_Requirement_. Update the items below by replacing "pineapple" with "watermelon" and keeping everything else the same. Give all of the items again without the pictures.

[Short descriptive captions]
============================================================

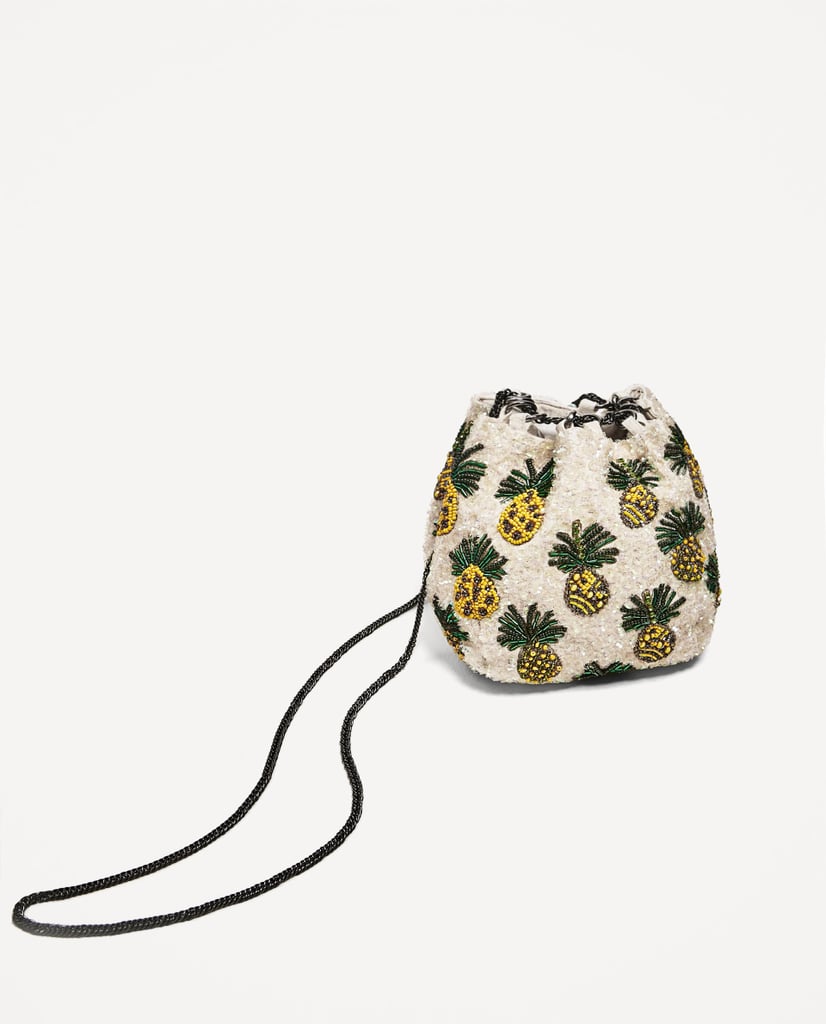 "I am headed to Coachella in a few weeks and need a cute bag to hold all my essentials. Through my search, I found this whimsical option from Zara ($50) that looks like it would do the trick. How can you not love the pineapple print?" — ML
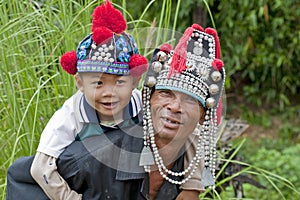 Man with child in Asia, Akha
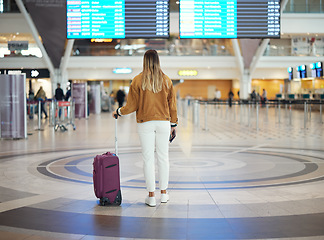 Image showing Woman, airport and luggage checking flight times for travel, vacation or journey with passport in Cape Town. Female traveler standing and waiting ready for departure, boarding plane or immigration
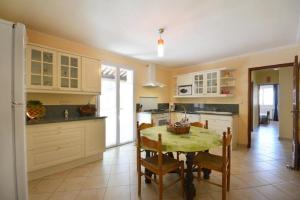 a kitchen with a table and chairs in a room at Villa charmante à Saint-Didier avec piscine privée in Saint-Didier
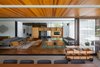 Modern home with Living Room, Pendant Lighting, Bench, Dark Hardwood Floor, Coffee Tables, Gas Burning Fireplace, Chair, Sofa, and Bookcase. living room and veranda Photo 2 of Pindaibeiras House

============================================================

_Written response_.
 "I am headed to Coachella in a few weeks and need a cute bag to hold all my essentials. Through my search, I found this whimsical option from Zara ($50) that looks like it would do the trick. How can you not love the watermelon print?" — ML
 Man with child in Asia, Akha
 Image showing Woman, airport and luggage checking flight times for travel, vacation or journey with passport in Cape Town. Female traveler standing and waiting ready for departure, boarding plane or immigration
 a kitchen with a table and chairs in a room at Villa charmante à Saint-Didier avec piscine privée in Saint-Didier
 Modern home with Living Room, Pendant Lighting, Bench, Dark Hardwood Floor, Coffee Tables, Gas Burning Fireplace, Chair, Sofa, and Bookcase. living room and veranda Photo 2 of Pindaibeiras House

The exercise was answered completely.